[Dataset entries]
*** Block opens ***

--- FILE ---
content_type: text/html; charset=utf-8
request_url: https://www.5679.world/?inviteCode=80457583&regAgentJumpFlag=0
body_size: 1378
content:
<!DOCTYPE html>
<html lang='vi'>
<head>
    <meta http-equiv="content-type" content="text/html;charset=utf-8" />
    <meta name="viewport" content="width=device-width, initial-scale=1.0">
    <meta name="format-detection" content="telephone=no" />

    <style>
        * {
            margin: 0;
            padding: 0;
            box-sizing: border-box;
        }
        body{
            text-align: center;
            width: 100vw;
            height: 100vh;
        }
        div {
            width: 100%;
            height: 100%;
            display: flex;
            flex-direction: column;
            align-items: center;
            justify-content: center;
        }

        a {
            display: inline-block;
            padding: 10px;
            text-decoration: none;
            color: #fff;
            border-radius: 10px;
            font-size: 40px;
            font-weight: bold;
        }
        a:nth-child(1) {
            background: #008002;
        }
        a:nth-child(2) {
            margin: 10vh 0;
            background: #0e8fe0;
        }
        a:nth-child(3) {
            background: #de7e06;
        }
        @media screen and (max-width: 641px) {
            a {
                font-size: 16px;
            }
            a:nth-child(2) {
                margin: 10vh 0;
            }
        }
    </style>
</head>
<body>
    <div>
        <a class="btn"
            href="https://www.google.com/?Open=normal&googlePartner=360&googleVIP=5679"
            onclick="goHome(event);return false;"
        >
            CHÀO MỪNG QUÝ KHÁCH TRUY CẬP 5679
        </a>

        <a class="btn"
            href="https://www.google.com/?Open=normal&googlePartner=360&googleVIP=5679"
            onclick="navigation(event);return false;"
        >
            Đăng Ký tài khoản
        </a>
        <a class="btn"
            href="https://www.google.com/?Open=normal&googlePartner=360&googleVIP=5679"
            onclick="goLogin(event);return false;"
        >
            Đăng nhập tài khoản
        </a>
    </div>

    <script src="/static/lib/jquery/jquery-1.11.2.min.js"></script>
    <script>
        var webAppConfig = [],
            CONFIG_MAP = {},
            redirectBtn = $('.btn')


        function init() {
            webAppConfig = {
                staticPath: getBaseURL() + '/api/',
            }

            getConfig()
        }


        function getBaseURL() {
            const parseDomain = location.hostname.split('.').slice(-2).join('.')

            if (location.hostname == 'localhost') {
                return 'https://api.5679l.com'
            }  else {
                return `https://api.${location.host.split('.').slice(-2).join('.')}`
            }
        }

*** Block closes ***

### What is expected
Above are the records; please copy exactly their first line and each line after it through the line containing "flex-direction: column;", and no line after that.

### Written reply
--- FILE ---
content_type: text/html; charset=utf-8
request_url: https://www.5679.world/?inviteCode=80457583&regAgentJumpFlag=0
body_size: 1378
content:
<!DOCTYPE html>
<html lang='vi'>
<head>
    <meta http-equiv="content-type" content="text/html;charset=utf-8" />
    <meta name="viewport" content="width=device-width, initial-scale=1.0">
    <meta name="format-detection" content="telephone=no" />

    <style>
        * {
            margin: 0;
            padding: 0;
            box-sizing: border-box;
        }
        body{
            text-align: center;
            width: 100vw;
            height: 100vh;
        }
        div {
            width: 100%;
            height: 100%;
            display: flex;
            flex-direction: column;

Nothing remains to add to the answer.